= DATA EXCERPTS =

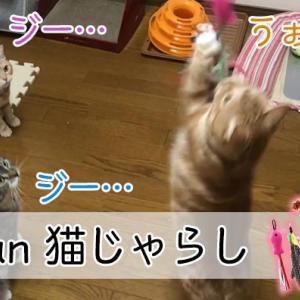 【Onvian 猫じゃらし レビュー】カラフルな羽根と魚のおもちゃで猫がくいつく猫じゃらし【動画あり】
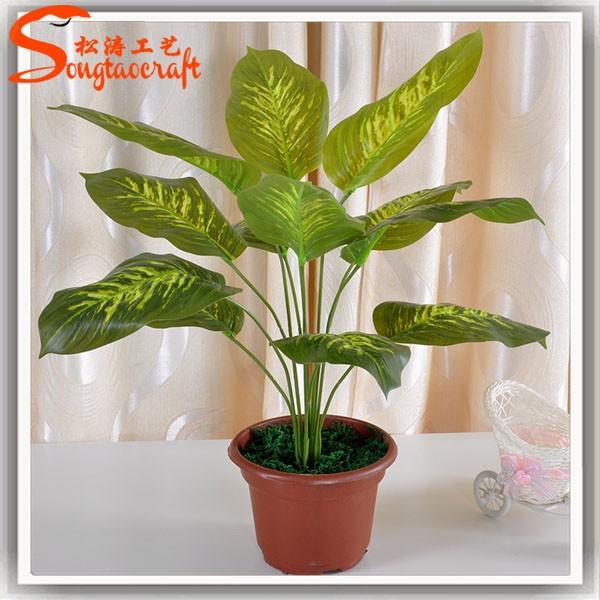 Nomi di piante vasi per le piante di plastica piante for Vendita vasi plastica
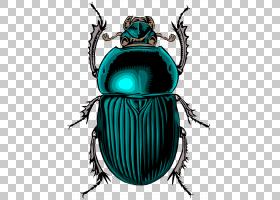 土豆卡通,圣甲虫,昆虫,科罗拉多州土豆甲虫,CDR,圣甲虫,粪甲虫,大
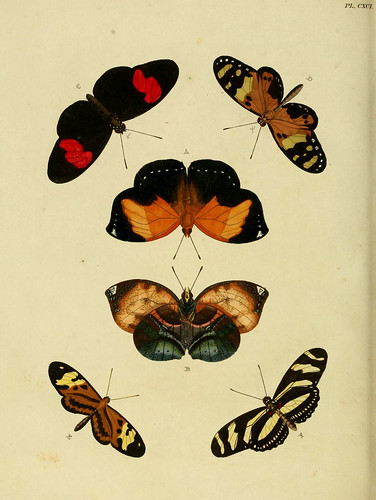 n339_w1150 by BioDivLibrary
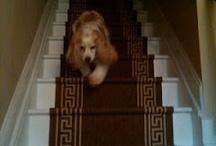Dog / by Kelly Prizel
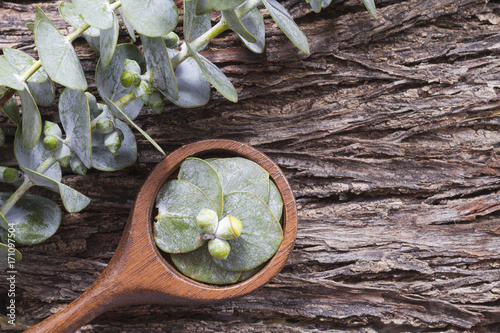 Aluminium Spa oil and eucalyptus holas, The essential oil of eucalyptus leaves is used as a nasal decongestant and to combat respiratory infections
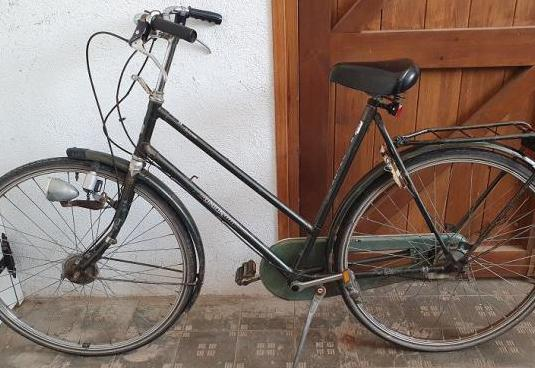 Bicicleta paseo union holland arizona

= WORK REQUIRED =
Each line from the one that contains "n339_w1150 by BioDivLibrary" to the end of the listing must be quoted exactly; no other line and no picture belongs in the copy.

= WRITTEN SOLUTION =
 n339_w1150 by BioDivLibrary
Dog / by Kelly Prizel
 Aluminium Spa oil and eucalyptus holas, The essential oil of eucalyptus leaves is used as a nasal decongestant and to combat respiratory infections
 Bicicleta paseo union holland arizona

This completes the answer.